Three Reasons Surgeons Make Poor Decisions (Orthopedics This Week)
James G. Wright, M.D., M.P.H., surgeon-in-chief at the Hospital for Sick Children in Toronto, is responsible for six surgical divisions. He has had ample opportunity to study and closely observe how surgeons come to a decision. His conclusion? There is a lot happening at the subconscious level. Dr. Wright, an orthopedic surgeon, tells OTW, “Most of us assume that because we are doing evidence-based medicine that the evidence will actually be used. This is not necessarily so, however, because the surgeon’s decision making process intervenes.”
“There appear to be three issues which come to bear when surgeons are trying to make a decision.
1) The first is that surgeons come to relatively firm decisions and aren’t good at integrating new information. We are rather entrenched in our ways of thinking and despite new information/variations on what we know, we have trouble changing mindsets. Let’s say someone comes up with a great answer to an issue—something that should solve a controversy.
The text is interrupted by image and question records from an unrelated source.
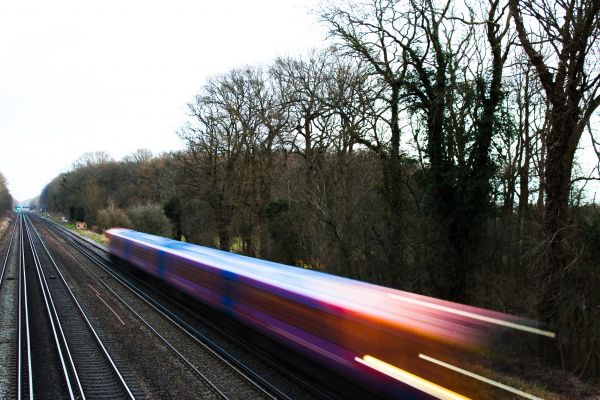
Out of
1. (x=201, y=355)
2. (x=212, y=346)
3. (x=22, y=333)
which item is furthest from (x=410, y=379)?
(x=22, y=333)

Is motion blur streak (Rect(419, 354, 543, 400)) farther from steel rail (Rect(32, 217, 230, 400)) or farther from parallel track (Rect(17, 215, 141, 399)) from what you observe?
parallel track (Rect(17, 215, 141, 399))

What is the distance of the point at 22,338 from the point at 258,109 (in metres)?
23.3

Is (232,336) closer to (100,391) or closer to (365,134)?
(100,391)

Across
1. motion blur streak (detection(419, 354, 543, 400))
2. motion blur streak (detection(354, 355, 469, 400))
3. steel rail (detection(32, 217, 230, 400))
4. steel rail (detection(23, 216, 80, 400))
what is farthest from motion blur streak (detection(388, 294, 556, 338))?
steel rail (detection(23, 216, 80, 400))

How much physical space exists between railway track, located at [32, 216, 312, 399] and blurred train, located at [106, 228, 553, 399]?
2.92 ft

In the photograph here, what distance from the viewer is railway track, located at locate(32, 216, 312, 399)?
8641 mm

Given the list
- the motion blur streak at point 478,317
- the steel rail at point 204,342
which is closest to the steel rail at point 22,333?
the steel rail at point 204,342

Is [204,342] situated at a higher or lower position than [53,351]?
higher

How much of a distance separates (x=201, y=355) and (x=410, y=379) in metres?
6.44

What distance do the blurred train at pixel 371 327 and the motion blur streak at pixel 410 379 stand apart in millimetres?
12

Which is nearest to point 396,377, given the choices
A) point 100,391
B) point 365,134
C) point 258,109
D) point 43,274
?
point 100,391

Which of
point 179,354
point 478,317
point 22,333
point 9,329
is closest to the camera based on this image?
point 478,317

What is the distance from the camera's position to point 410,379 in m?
5.64

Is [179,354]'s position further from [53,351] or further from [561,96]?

The researcher publishes his or her work and promotes it through talks. We still see a slow uptake in the actual use of that information. I am pleased with what we are doing with evidence based orthopedics, but I don’t think we have considered the logical outplay of that, which is behavior change.”
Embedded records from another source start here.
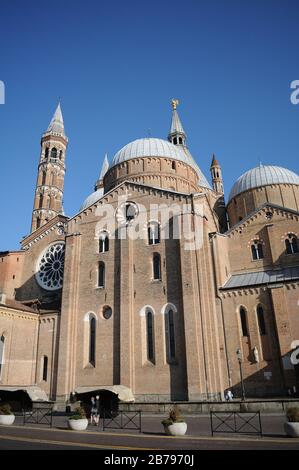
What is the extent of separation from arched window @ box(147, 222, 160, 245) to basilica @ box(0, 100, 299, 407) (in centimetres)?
8

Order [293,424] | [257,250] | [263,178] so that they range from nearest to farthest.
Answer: [293,424] → [257,250] → [263,178]

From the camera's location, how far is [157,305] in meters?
25.8

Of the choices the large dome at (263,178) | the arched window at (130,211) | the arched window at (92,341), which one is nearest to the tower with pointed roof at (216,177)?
the large dome at (263,178)

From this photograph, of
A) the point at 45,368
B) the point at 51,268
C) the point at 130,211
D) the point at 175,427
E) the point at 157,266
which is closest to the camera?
the point at 175,427

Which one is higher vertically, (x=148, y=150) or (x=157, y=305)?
(x=148, y=150)

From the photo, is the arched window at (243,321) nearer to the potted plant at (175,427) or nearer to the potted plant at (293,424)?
the potted plant at (175,427)

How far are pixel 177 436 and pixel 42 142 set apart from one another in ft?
172

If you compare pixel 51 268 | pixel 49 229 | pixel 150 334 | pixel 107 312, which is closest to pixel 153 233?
pixel 107 312

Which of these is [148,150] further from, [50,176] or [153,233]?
[50,176]

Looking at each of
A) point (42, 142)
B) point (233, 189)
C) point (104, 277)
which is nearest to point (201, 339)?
point (104, 277)

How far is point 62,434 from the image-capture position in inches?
559

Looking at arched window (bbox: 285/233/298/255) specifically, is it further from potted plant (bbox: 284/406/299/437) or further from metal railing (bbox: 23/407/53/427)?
metal railing (bbox: 23/407/53/427)

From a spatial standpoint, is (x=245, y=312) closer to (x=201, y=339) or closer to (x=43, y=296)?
(x=201, y=339)

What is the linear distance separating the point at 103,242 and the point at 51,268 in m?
8.16
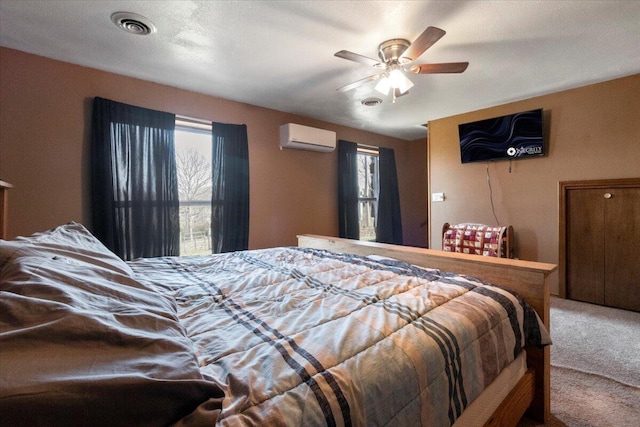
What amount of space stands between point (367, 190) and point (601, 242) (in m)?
3.05

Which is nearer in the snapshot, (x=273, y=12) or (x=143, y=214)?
(x=273, y=12)

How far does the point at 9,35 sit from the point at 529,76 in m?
4.49

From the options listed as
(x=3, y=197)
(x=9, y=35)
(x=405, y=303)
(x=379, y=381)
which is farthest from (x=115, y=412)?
(x=9, y=35)

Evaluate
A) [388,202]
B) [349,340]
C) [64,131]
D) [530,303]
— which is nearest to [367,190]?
[388,202]

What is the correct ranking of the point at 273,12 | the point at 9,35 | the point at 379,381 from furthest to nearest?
the point at 9,35
the point at 273,12
the point at 379,381

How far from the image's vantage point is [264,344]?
0.88 metres

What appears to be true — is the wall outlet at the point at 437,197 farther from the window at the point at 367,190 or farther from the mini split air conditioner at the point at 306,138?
the mini split air conditioner at the point at 306,138

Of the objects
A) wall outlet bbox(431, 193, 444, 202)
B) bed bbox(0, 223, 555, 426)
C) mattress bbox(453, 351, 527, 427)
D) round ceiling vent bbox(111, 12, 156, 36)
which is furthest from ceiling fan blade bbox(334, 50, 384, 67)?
wall outlet bbox(431, 193, 444, 202)

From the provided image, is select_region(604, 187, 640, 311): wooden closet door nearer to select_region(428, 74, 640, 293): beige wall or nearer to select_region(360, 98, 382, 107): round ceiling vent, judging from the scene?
select_region(428, 74, 640, 293): beige wall

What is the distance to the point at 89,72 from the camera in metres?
2.68

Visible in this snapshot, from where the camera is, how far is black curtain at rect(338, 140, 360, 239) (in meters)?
4.54

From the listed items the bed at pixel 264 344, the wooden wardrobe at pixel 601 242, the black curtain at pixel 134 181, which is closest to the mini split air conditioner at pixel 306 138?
the black curtain at pixel 134 181

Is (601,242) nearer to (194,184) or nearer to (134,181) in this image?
A: (194,184)

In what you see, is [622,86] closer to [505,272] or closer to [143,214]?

2) “The second issue involves decision making at work. We did a ‘secret shopper’ study where we sent blinded total knee replacement patients into surgeons and family physicians’ offices. The result? Both types of doctors were more likely to recommend knee replacement to men than to women. The most likely explanation is that doctors form unconscious biases. When we asked these physicians if they treat men and women differently, they answered ‘No!’ But we know from employment research that when people go to job interviews those who are tall, more physically attractive, etc., fare better. These ubiquitous biases subtly influence behavior…and this is highly underappreciated.”
“The unconscious thought process likely went something like this: ‘Women come to arthroplasty later in the course of the disease and people who have arthroplasty later don’t bounce back to normal.’ Surely doctors would prefer having someone come in saying, ‘I feel fantastic’ versus, ‘I’m not sure that surgery helped so much.’”
3) “The third issue involves ‘confirmation bias’ wherein people grasp onto information that substantiates their views and discount any evidence that isn’t consistent with their views. For example, we looked at two forms of spinal instrumentation for idiopathic scoliosis. The surgeons had an explicit preference for one form of instrumentation (both before and after the trial). Afterwards we found no difference between the two forms of instrumentation in any aspect of what we thought should be affecting surgeons’ decision making. The surgeons found many reasons to discount the information we shared with them and persisted in using the instrumentation despite the neutral finding.”
“In another study we surveyed orthopedic surgeons and asked, ‘How do you make decisions involving a total knee surgery?’ We found a significant difference between the surgeons; when we repeated the survey 10 years later we found no difference in the variations in opinions of orthopedic surgeons. The upshot is that they actually disagreed with themselves!”
“We really need strategies to minimize these variations. On the grand horizon is the issue of behavior change. For that, we will be working with psychologists.”